**What to produce**
Give the data again word for word; drop the pictures.
__________________________________________________
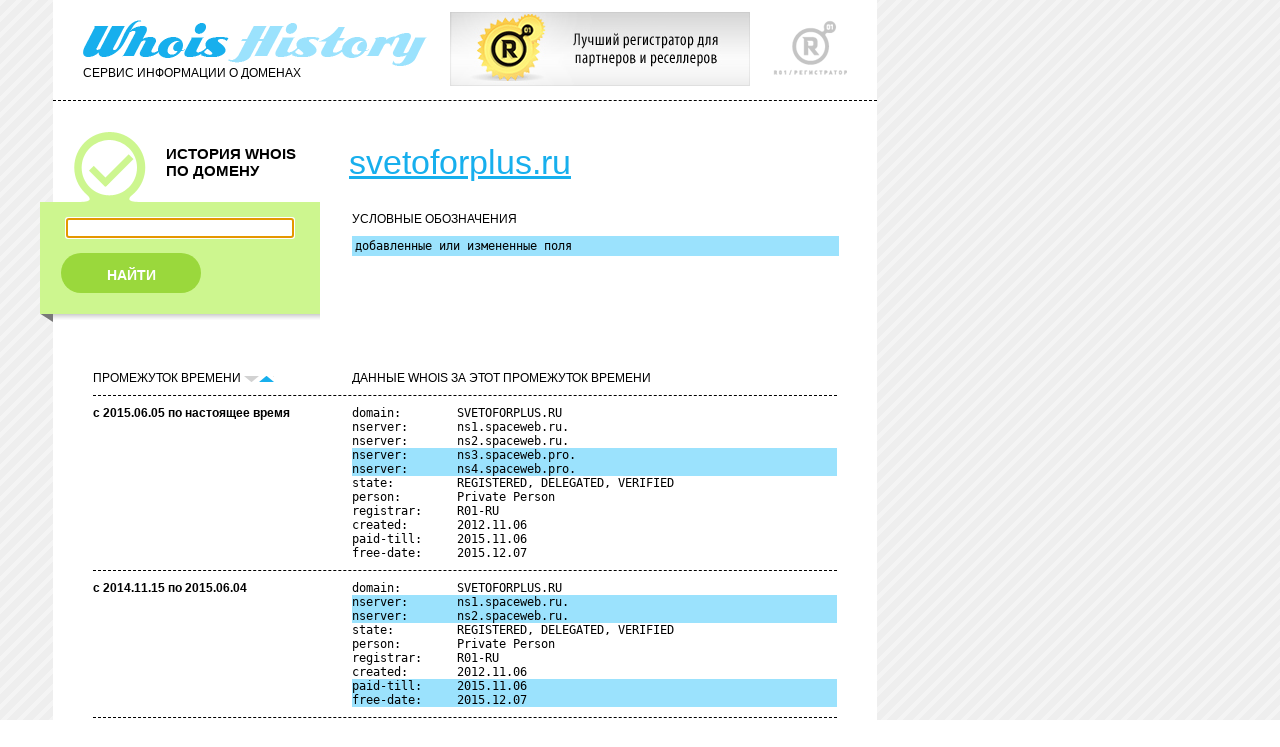

--- FILE ---
content_type: text/css
request_url: http://who.ru/second.css
body_size: 4690
content:
#topeasy {
	background: white;
	height: 70px;
	width: 824px;
	margin-left: 13px;
	margin: auto;}
#formsecond {
	background: white;
	width: 824px;
	margin-left: 13px;
	margin: auto;}
div.titledomain {
	font: 34px Arial, Helvetica, sans-serif;
	padding-top: 12px;
	padding-left: 20px;
	text-transform: lowercase;
	white-space: nowrap;}
a.namedomain:link    { color: #17afed;}
a.namedomain:visited { color: #929292;}
a.namedomain:hover   { color: #9be2fd;}
a.namedomain:active  { color: #17afed;}
	
div.historylabel {
	background: white;
	float: right;
	width: 500px;
	height: 70px;
	margin-right: 50px;
	margin-left: 20px;}

div.border1easy {
	background: white;
	float: left;
	width: 240px;
	margin-left: 30px;}
div.border2easy {
	background: white;
	float: right;
	width: 487px;
	margin-right: 50px;
	margin-left: 20px;}
	
div.pageselect {
	margin-top: 20px;
	margin-bottom: 20px;}
	
div.column1 {
	float: left;
	width: 200px;
	padding-bottom: 10px;
	padding-top: 10px;}
div.column2 {
	float: right;
	width: 485px;
	padding-bottom: 10px;
	padding-top: 10px;}
div.line1easy {
	clear: both;
	border-bottom: 1px black dashed;
	width: 100%;}

div.servicelabel {
	font: 12px Arial, Helvetica, sans-serif;
	padding-bottom: 5px;}
div.legend {
	float: left;
	margin: 10px 60px 10px 0;}
#label1 {
	background: #9be2fd;
	clear: both;
	margin: 5px 0 5px 0;
	padding: 3px;}
#label2 {
	background: #fa9a9f;
	clear: both;
	margin: 5px 0 5px 0;
	padding: 3px;}
#label3 {
	background: #cdf68f;
	clear: both;
	margin: 5px 0 5px 0;
	padding: 3px;}

img.up-down {border: 0;}
img.up {
	vertical-align: middle;
	border: 0;
	margin-right: 5px;
	margin-bottom: 2px;}
	
#up { margin: 30px 0 30px 0;
	width: 745px;
	text-align: right;}

span.from-to { font-weight: bold;}
table.datawhois {
	padding: 0;
	border-collapse: collapse;
	width: 500px;}
table.datawhois td { padding: 0px;}
table.datawhois tr.c-change{ background: #9be2fd;}
table.datawhois tr.c-delete { background: #fa9a9f;}
table.datawhois tr.c-null { height: 20px;}
#domainfree {
	background: #cdf68f;
	width: 494px;
	padding: 3px;}
	
/* + advanced */
div.historyadv {
	background: white;
	float: left;
	width: 367px;
	margin-left: 13px;
	padding-right: 10px;}
	

div.border1adv {
	float: left;
	width: 280px;}
div.border2adv {
	background: white;
	float: right;
	width: 290px;
	margin-right: 50px;
	margin-left: 20px;}
	
#totalof {
	background: white;
	border: 1px solid #e6e6e6;
	width: 450px;
	padding-top: 5px;
	padding-bottom: 5px;
	margin-right: 10px;
	background: #e6e6e6;
	text-align: center;
	margin-top: 1px;
	padding-left: 40px;}
#totalon {
	background: white;
	border: 1px solid #e6e6e6;
	width: 490px;
	padding-top: 5px;
	padding-bottom: 5px;
	margin-right: 10px;
	background: #e6e6e6;}
div.column1adv {
	float: left;
	width: 180px;
	padding-bottom: 10px;
	padding-top: 20px;}
div.column2adv {
	float: right;
	width: 528px;
	padding-bottom: 10px;
	padding-top: 20px;}
a.page {margin-left: 2px;}
span.pageon  { color: #fff;background: #929292; padding: 2px;}
table.t1adv { width: 100%;}
table.t1adv td { padding: 2px 0;}
table.t1adv td.c1 { width: 190px;}
table.t1adv td.c3 { width: 140px;}
table.t2adv td { padding: 2px 0;}
table.t2adv td.c1 {
	vertical-align: middle;
	width: 190px;}
table.t2 td.c2 { width: 150px;}
div.formoff {
	float: right;
	margin-right: 10px;}
a.formoff {text-decoration: none;}
img.previous {
	border: 0;
	margin-right: 5px;
	vertical-align: middle;}
img.next {
	border: 0;
	margin-left: 5px;
	vertical-align: middle;}
table.regsrchtbl {
	min-width: 780px;
	background: white;
	border: 1px solid black;
	padding: 0;
	border-collapse: collapse;}
table.regsrchtbl tr td {
	border: 1px solid black;
	padding: 2px 3px 2px 3px;
	vertical-align: top;}
table.regsrchtbl ul li {
	list-style: none;
	margin-left: 0;}
table.regsrchtbl ul {
	margin-left: 0;
	padding: 0;}
	
#titleadv {height: 71px; margin: 0 13px 0 13px; background: white;}
#formclose {margin: 10px 0 10px 50px;}
#formopen {background-color: #e6e6e6; border: 1px #e6e6e6 solid;}
table.tab {width: 760px; margin: 0 20px 0 30px;}
td.col1 {width: 200px;}
td.col2 {width: 150px;}
td.col3 {text-align: center;}
table.tab td {text-align: left;}




/*
#top-link{
	vertical-align: center;
   cursor:pointer;
   display:none;
   position:fixed;
   left:0px;
   bottom:0px;
   padding-left:5px;
   padding-bottom:5px;
   z-index:1000;
   background: #e1e7ed; 
   filter: alpha(opacity=70);
   opacity:0.7;
}
#top-link a{
   text-align: center;
   vertical-align: middle;
   vertical-align: center;
   display:block;
   margin-bottom: 40px;
   margin-left: 10px;
   margin-right: 12px;
}
.veryhidden{
   position: absolute !important;
   left:-5555px !important;
}
*/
__________________________________________________
**Task answer**
--- FILE ---
content_type: text/css
request_url: http://who.ru/second.css
body_size: 4690
content:
#topeasy {
	background: white;
	height: 70px;
	width: 824px;
	margin-left: 13px;
	margin: auto;}
#formsecond {
	background: white;
	width: 824px;
	margin-left: 13px;
	margin: auto;}
div.titledomain {
	font: 34px Arial, Helvetica, sans-serif;
	padding-top: 12px;
	padding-left: 20px;
	text-transform: lowercase;
	white-space: nowrap;}
a.namedomain:link    { color: #17afed;}
a.namedomain:visited { color: #929292;}
a.namedomain:hover   { color: #9be2fd;}
a.namedomain:active  { color: #17afed;}
	
div.historylabel {
	background: white;
	float: right;
	width: 500px;
	height: 70px;
	margin-right: 50px;
	margin-left: 20px;}

div.border1easy {
	background: white;
	float: left;
	width: 240px;
	margin-left: 30px;}
div.border2easy {
	background: white;
	float: right;
	width: 487px;
	margin-right: 50px;
	margin-left: 20px;}
	
div.pageselect {
	margin-top: 20px;
	margin-bottom: 20px;}
	
div.column1 {
	float: left;
	width: 200px;
	padding-bottom: 10px;
	padding-top: 10px;}
div.column2 {
	float: right;
	width: 485px;
	padding-bottom: 10px;
	padding-top: 10px;}
div.line1easy {
	clear: both;
	border-bottom: 1px black dashed;
	width: 100%;}

div.servicelabel {
	font: 12px Arial, Helvetica, sans-serif;
	padding-bottom: 5px;}
div.legend {
	float: left;
	margin: 10px 60px 10px 0;}
#label1 {
	background: #9be2fd;
	clear: both;
	margin: 5px 0 5px 0;
	padding: 3px;}
#label2 {
	background: #fa9a9f;
	clear: both;
	margin: 5px 0 5px 0;
	padding: 3px;}
#label3 {
	background: #cdf68f;
	clear: both;
	margin: 5px 0 5px 0;
	padding: 3px;}

img.up-down {border: 0;}
img.up {
	vertical-align: middle;
	border: 0;
	margin-right: 5px;
	margin-bottom: 2px;}
	
#up { margin: 30px 0 30px 0;
	width: 745px;
	text-align: right;}

span.from-to { font-weight: bold;}
table.datawhois {
	padding: 0;
	border-collapse: collapse;
	width: 500px;}
table.datawhois td { padding: 0px;}
table.datawhois tr.c-change{ background: #9be2fd;}
table.datawhois tr.c-delete { background: #fa9a9f;}
table.datawhois tr.c-null { height: 20px;}
#domainfree {
	background: #cdf68f;
	width: 494px;
	padding: 3px;}
	
/* + advanced */
div.historyadv {
	background: white;
	float: left;
	width: 367px;
	margin-left: 13px;
	padding-right: 10px;}
	

div.border1adv {
	float: left;
	width: 280px;}
div.border2adv {
	background: white;
	float: right;
	width: 290px;
	margin-right: 50px;
	margin-left: 20px;}
	
#totalof {
	background: white;
	border: 1px solid #e6e6e6;
	width: 450px;
	padding-top: 5px;
	padding-bottom: 5px;
	margin-right: 10px;
	background: #e6e6e6;
	text-align: center;
	margin-top: 1px;
	padding-left: 40px;}
#totalon {
	background: white;
	border: 1px solid #e6e6e6;
	width: 490px;
	padding-top: 5px;
	padding-bottom: 5px;
	margin-right: 10px;
	background: #e6e6e6;}
div.column1adv {
	float: left;
	width: 180px;
	padding-bottom: 10px;
	padding-top: 20px;}
div.column2adv {
	float: right;
	width: 528px;
	padding-bottom: 10px;
	padding-top: 20px;}
a.page {margin-left: 2px;}
span.pageon  { color: #fff;background: #929292; padding: 2px;}
table.t1adv { width: 100%;}
table.t1adv td { padding: 2px 0;}
table.t1adv td.c1 { width: 190px;}
table.t1adv td.c3 { width: 140px;}
table.t2adv td { padding: 2px 0;}
table.t2adv td.c1 {
	vertical-align: middle;
	width: 190px;}
table.t2 td.c2 { width: 150px;}
div.formoff {
	float: right;
	margin-right: 10px;}
a.formoff {text-decoration: none;}
img.previous {
	border: 0;
	margin-right: 5px;
	vertical-align: middle;}
img.next {
	border: 0;
	margin-left: 5px;
	vertical-align: middle;}
table.regsrchtbl {
	min-width: 780px;
	background: white;
	border: 1px solid black;
	padding: 0;
	border-collapse: collapse;}
table.regsrchtbl tr td {
	border: 1px solid black;
	padding: 2px 3px 2px 3px;
	vertical-align: top;}
table.regsrchtbl ul li {
	list-style: none;
	margin-left: 0;}
table.regsrchtbl ul {
	margin-left: 0;
	padding: 0;}
	
#titleadv {height: 71px; margin: 0 13px 0 13px; background: white;}
#formclose {margin: 10px 0 10px 50px;}
#formopen {background-color: #e6e6e6; border: 1px #e6e6e6 solid;}
table.tab {width: 760px; margin: 0 20px 0 30px;}
td.col1 {width: 200px;}
td.col2 {width: 150px;}
td.col3 {text-align: center;}
table.tab td {text-align: left;}




/*
#top-link{
	vertical-align: center;
   cursor:pointer;
   display:none;
   position:fixed;
   left:0px;
   bottom:0px;
   padding-left:5px;
   padding-bottom:5px;
   z-index:1000;
   background: #e1e7ed; 
   filter: alpha(opacity=70);
   opacity:0.7;
}
#top-link a{
   text-align: center;
   vertical-align: middle;
   vertical-align: center;
   display:block;
   margin-bottom: 40px;
   margin-left: 10px;
   margin-right: 12px;
}
.veryhidden{
   position: absolute !important;
   left:-5555px !important;
}
*/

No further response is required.